No Brasil, o rastreamento costuma ser recomendado para pessoas com colo do útero que já iniciaram a vida sexual, mesmo que atualmente não tenham relações frequentes.
A recomendação tradicional é iniciar o rastreamento aos 25 anos e seguir até os 64 anos.
Quando o papanicolau é usado como exame preventivo, geralmente são feitos dois exames anuais consecutivos e, se ambos forem normais, o intervalo passa a ser de três anos.
Por isso, a orientação do ginecologista e do serviço de saúde continua sendo importante.
Por que o preparo para o papanicolau ainda gera tantas dúvidas?

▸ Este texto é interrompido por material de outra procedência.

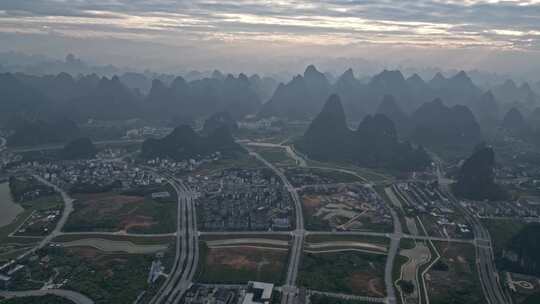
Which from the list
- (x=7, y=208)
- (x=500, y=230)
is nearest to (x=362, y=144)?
(x=500, y=230)

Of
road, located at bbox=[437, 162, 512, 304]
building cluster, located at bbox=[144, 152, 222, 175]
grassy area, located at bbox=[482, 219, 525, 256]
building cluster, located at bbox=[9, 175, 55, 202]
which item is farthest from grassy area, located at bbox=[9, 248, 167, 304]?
grassy area, located at bbox=[482, 219, 525, 256]

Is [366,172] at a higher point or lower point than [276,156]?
higher

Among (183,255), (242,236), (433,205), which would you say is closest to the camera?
(183,255)

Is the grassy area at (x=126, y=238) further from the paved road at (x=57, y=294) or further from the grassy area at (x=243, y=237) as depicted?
the paved road at (x=57, y=294)

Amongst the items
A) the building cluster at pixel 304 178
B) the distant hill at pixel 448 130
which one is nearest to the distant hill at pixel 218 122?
the building cluster at pixel 304 178

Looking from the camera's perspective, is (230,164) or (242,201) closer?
(242,201)

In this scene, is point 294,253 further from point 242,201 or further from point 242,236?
point 242,201

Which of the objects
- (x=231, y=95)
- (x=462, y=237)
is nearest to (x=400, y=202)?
(x=462, y=237)
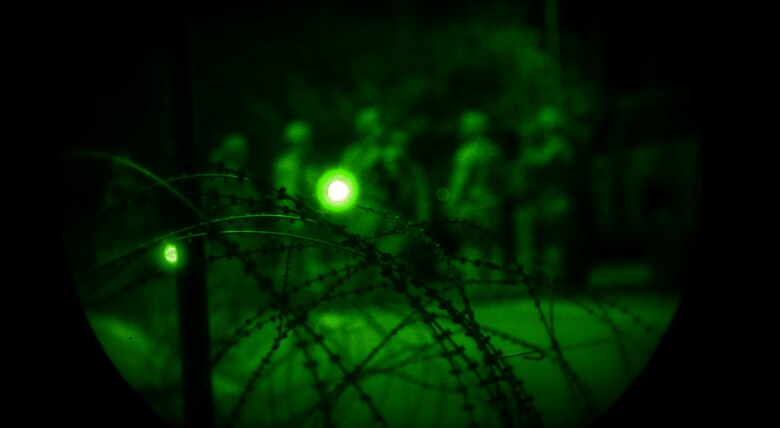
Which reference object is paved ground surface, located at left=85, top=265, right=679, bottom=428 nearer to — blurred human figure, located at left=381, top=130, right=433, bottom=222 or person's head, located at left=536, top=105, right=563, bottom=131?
blurred human figure, located at left=381, top=130, right=433, bottom=222

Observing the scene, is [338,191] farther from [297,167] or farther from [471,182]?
[471,182]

Nos últimos anos, aumentou o interesse por temas ligados à saúde íntima, prevenção e autocuidado.
Ao mesmo tempo, muitas mulheres ainda chegam ao consultório cheias de dúvidas simples sobre o preparo para exame papanicolau, especialmente por vergonha, medo ou falta de orientação clara.
Falar sobre o exame de forma acessível ajuda a reduzir inseguranças e pode incentivar mais mulheres a manterem o acompanhamento preventivo em dia.
Adiar o exame por medo ou desinformação é mais comum do que parece.
Mas entender como funciona o preparo para exame papanicolau ajuda a tornar esse momento muito mais simples e menos assustador do que muita gente imagina.